Carlos G. Vélez-Ibáñez awarded the Saber es Poder-IME Prize


portrait of a man in an office decorated with ethnic masks and books

Carlos Velez-Ibanez in his office at the School for Transborder Studies on Tempe campus. Photo by Deanna Dent/ASU Now

The first national Saber es Poder-IME Award will be awarded on April 28 to Arizona State University Regents’ Professor Carlos G. Vélez-Ibáñez of the School of Transborder Studies and the School of Human Evolution and Social Change.  

The award recognizes an outstanding scholar whose work has demonstrated sustained excellence in Mexican American studies and is selected by a panel of five scholars from throughout the United States from a national pool of candidates.

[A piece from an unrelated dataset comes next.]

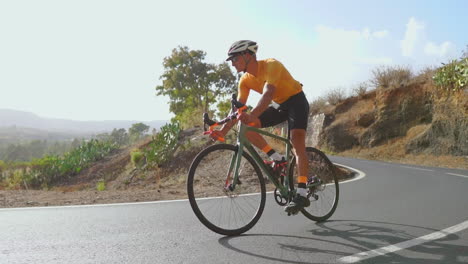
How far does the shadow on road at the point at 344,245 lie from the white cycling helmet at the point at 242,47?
1.93m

The $10,000 prize was created by the University of Arizona Department of Mexican American Studies, the Fundación Mexico, and the Consulate of Tucson in conjunction with the Instituto de Mexicanos en el Exterior (IME), a semi-autonomous institution of the Mexican Ministry of Foreign Affairs.  

Vélez-Ibáñez, the author of five monographs and six edited books and numerous articles and chapters, was inducted as a Corresponding Member of the Mexican Academy of Sciences in 2017 and previously as Fellow of the American Association for the Advancement of Sciences as well as past Fellow of the Center for Advanced Studies in the Behavioral Sciences at Stanford.

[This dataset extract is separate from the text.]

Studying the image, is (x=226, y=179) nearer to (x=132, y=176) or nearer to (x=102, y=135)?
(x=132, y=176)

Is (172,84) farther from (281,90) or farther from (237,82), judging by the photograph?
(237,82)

He said that the award is “a manifestation of the importance of the field of Mexican American studies. It truly is a Mexican American award in that it is defined by its special place, unlike any other award, by the fact that it joins the academic and historical realities of this population separated by this border that is only two grandmothers old.”

Professor Vélez-Ibáñez will give a public lecture on April 27 at the Mexican Consulate and will be awarded the prize at a gala the following evening in Tucson.